* TASK INSTRUCTIONS *
Reproduce the whole passage below on FedScoop's Best Bosses in Federal IT honors word for word.

SOURCE DOCUMENT START

FedScoop is honoring the Best Bosses in Federal IT, with an emphasis on celebrating decision-makers who navigated COVID-19.


Just as everyday life itself drastically changed over the past 15 months amid the COVID-19 pandemic, so did the concept of leadership.

As human touch and in-person interaction were removed from federal operations in large part during the pandemic, IT leaders were forced to communicate and engage with their teams in new — often virtual — ways. Nevertheless, the federal workforce and supporting industries rose to the occasion and sustained the vital technology operations and services that Americans depend on.

FedScoop is once again honoring the Best Bosses in Federal IT, this year with an emphasis on celebrating the decision-makers and champions of federal technology who rose to the occasion to lead their organizations in light of the continuing challenges of the COVID-19 crisis.

“The one thing the pandemic has shown us as a federal enterprise is that when we lean into using modern tools and technology, we can deliver on our mission in ways we initially thought were impossible,” Federal CIO Clare Martorana told FedScoop. “We’ve found new ways of working and collaborating with our colleagues — and have also identified areas in which we can be working smarter, such as by enabling digital signatures, launching agency self-service tools, websites that are focused on customer needs, and giving the federal workforce and the American people access to digital forms.”

SOURCE DOCUMENT END
DATA SHOWN START

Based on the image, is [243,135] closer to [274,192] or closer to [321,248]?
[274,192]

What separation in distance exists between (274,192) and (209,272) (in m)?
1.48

DATA SHOWN END

* RESPONSE TO THE EXERCISE *
FedScoop is honoring the Best Bosses in Federal IT, with an emphasis on celebrating decision-makers who navigated COVID-19.


Just as everyday life itself drastically changed over the past 15 months amid the COVID-19 pandemic, so did the concept of leadership.

As human touch and in-person interaction were removed from federal operations in large part during the pandemic, IT leaders were forced to communicate and engage with their teams in new — often virtual — ways. Nevertheless, the federal workforce and supporting industries rose to the occasion and sustained the vital technology operations and services that Americans depend on.

FedScoop is once again honoring the Best Bosses in Federal IT, this year with an emphasis on celebrating the decision-makers and champions of federal technology who rose to the occasion to lead their organizations in light of the continuing challenges of the COVID-19 crisis.

“The one thing the pandemic has shown us as a federal enterprise is that when we lean into using modern tools and technology, we can deliver on our mission in ways we initially thought were impossible,” Federal CIO Clare Martorana told FedScoop. “We’ve found new ways of working and collaborating with our colleagues — and have also identified areas in which we can be working smarter, such as by enabling digital signatures, launching agency self-service tools, websites that are focused on customer needs, and giving the federal workforce and the American people access to digital forms.”